What is required>
Reproduce the passage about Fernando Mezzasoma below word for word, in full.

Passage>
↓↓↓

Fernando Mezzasoma (3 August 1907 – 28 April 1945), also referred to as Ferdinando, was an Italian fascist journalist and political figure. He was deputy national secretary of the National Fascist Party and Minister of Popular Culture of the Italian Social Republic.

==Biography==
Mezzasoma was born in Rome, the son of middle-class Perugians; from his late teens he showed himself to be a passionate supporter of Benito Mussolini.

Mezzasoma had to contribute to his impoverished family's income from early on, and took several jobs before finishing studies in accounting. A secretary to the lawyer Amedeo Fani, he was integrated to the state bureaucracy in 1929, after Fani became undersecretary to the ministry of Dino Grandi (the Minister of Foreign Affairs). In 1931, he joined the ranks of the National Fascist Party (PNF), and soon after became secretary of the Perugia branch of the Gruppi Universitari Fascisti (GUF), the fascist student organization.

↑↑↑

Provided records>

↓↓↓

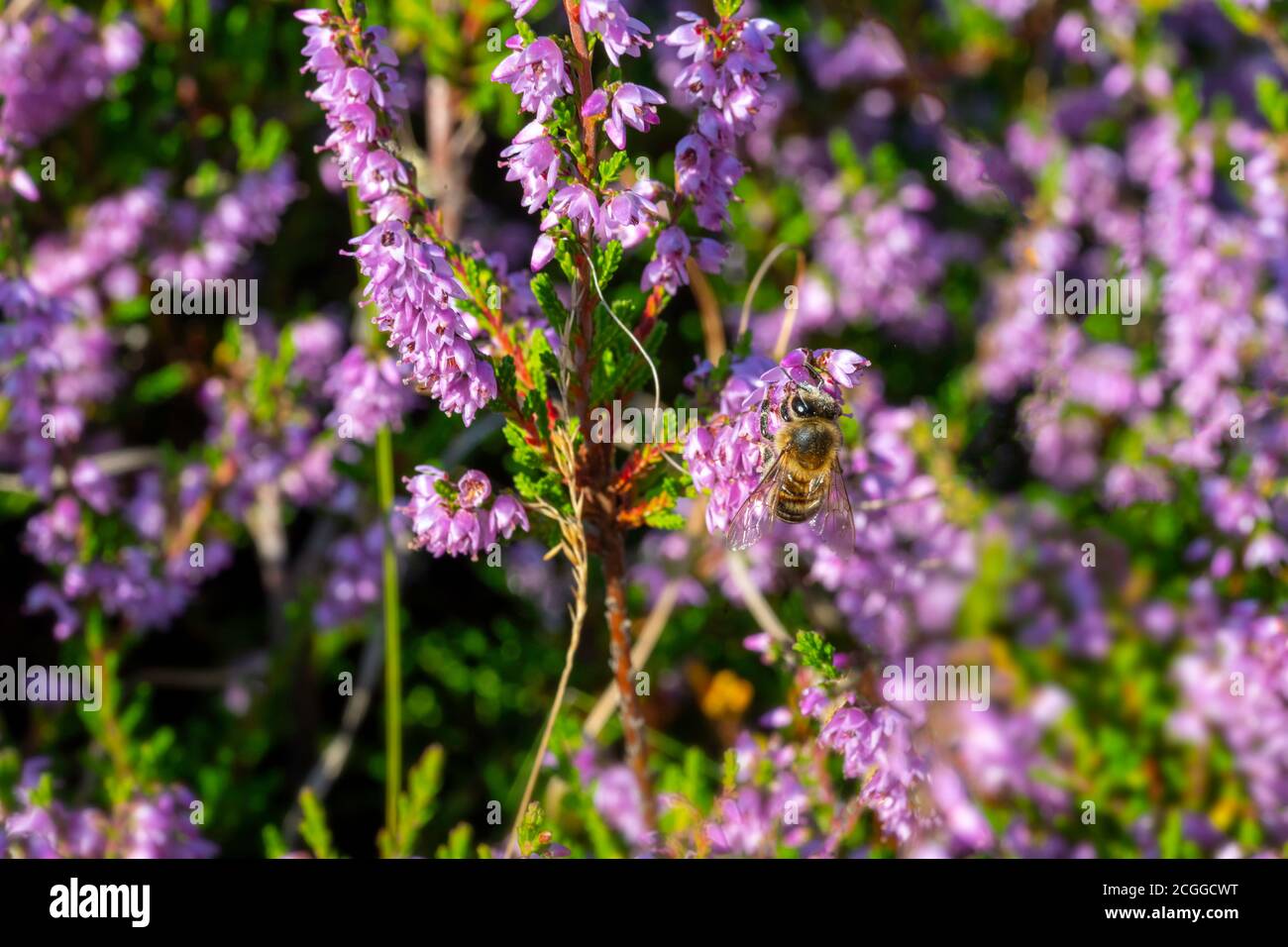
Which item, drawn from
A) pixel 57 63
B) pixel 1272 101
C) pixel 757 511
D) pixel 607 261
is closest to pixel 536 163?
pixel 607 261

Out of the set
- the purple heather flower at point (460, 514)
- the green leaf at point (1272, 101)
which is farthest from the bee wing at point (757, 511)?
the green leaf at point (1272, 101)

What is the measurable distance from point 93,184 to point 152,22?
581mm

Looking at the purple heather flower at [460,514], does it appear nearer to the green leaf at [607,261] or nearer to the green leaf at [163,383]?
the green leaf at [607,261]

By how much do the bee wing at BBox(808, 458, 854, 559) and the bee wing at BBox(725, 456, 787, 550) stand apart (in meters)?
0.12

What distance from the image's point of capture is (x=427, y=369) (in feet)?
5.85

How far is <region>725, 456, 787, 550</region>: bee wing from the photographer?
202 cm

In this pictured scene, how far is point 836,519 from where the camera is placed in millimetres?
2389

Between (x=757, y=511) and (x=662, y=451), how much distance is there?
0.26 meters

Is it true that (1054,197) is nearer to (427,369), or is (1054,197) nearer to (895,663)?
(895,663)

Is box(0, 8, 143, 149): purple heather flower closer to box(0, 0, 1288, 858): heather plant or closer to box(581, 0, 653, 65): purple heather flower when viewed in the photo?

↑↑↑

Task response>
Fernando Mezzasoma (3 August 1907 – 28 April 1945), also referred to as Ferdinando, was an Italian fascist journalist and political figure. He was deputy national secretary of the National Fascist Party and Minister of Popular Culture of the Italian Social Republic.

==Biography==
Mezzasoma was born in Rome, the son of middle-class Perugians; from his late teens he showed himself to be a passionate supporter of Benito Mussolini.

Mezzasoma had to contribute to his impoverished family's income from early on, and took several jobs before finishing studies in accounting. A secretary to the lawyer Amedeo Fani, he was integrated to the state bureaucracy in 1929, after Fani became undersecretary to the ministry of Dino Grandi (the Minister of Foreign Affairs). In 1931, he joined the ranks of the National Fascist Party (PNF), and soon after became secretary of the Perugia branch of the Gruppi Universitari Fascisti (GUF), the fascist student organization.